Jaguars defensive end Calais Campbell (four sacks, seven QB hits) should have a field day. Offensive tackles rarely face edge rushers with his raw power, and Davenport lacks the anchor to handle it. Yannick Ngakoue (four sacks, nine QB hits) also should give Lamm repeated trouble with his blend of burst and bendability.

For whatever reason, Texans coach Bill O'Brien has dialled back the use of play-action in Watson's second season, but that would be a helpful tactic to feature again this week. It won't matter, however, if Houston gets behind early and has to throw.

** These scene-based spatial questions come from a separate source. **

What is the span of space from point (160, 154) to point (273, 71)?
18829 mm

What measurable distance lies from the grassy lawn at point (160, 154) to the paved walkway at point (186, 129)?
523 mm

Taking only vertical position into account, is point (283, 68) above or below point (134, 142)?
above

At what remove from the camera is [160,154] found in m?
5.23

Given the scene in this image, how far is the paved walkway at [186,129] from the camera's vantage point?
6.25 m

5. Pressure squarely on Titans' linebackers

With an offence that possesses little identity and a quarterback who isn't seeing the field clearly, Tennessee needs the defence to win right now, and the unit has most impressed. One weak spot, however, has been inside linebacker, where first-round rookie Rashaan Evans has been pulled in some passing situations in favour of nominal special-teamer Daren Bates.

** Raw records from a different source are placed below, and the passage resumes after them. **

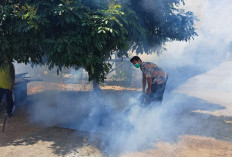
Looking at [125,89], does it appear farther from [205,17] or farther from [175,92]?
[205,17]

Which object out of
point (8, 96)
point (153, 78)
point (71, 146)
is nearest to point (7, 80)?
point (8, 96)

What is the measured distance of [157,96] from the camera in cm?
625

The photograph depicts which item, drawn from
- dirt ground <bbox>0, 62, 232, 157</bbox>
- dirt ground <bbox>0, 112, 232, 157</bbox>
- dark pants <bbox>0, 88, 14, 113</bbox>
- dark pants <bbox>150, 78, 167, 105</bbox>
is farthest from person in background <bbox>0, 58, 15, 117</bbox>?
dark pants <bbox>150, 78, 167, 105</bbox>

The group should be better this week with the return of Wesley Woodyard (shoulder), who pairs with second-year man Jayon Brown to form a speedy duo. The two will be stressed often in London against the Los Angeles Chargers' outstanding running back tandem of Melvin Gordon and Austin Ekeler, who rank eighth and second, respectively, in yards per carry among qualified rushers.

The Chargers killed the Browns with the perimeter run game last week, getting the edge on tosses and sweeps while often running the same plays. Gordon's power and ability to set up blocks has been devastating, and the shifty Ekeler continues to leave defenders grasping at air in the open field.

They might be even more dangerous as receivers, especially because Philip Rivers has always been excellent at hitting his check-down early to maximize yards after the catch. Gordon ranks fourth and Ekeler 12th in receiving yards by running backs this season, and Ekeler's 14.8-yard average is tops among backs with more than 10 catches.

Woodyard and Brown will be central to the Titans' hopes of slowing an offence that ranks fifth in scoring (29.2 points per game) and third in yards per play (6.8).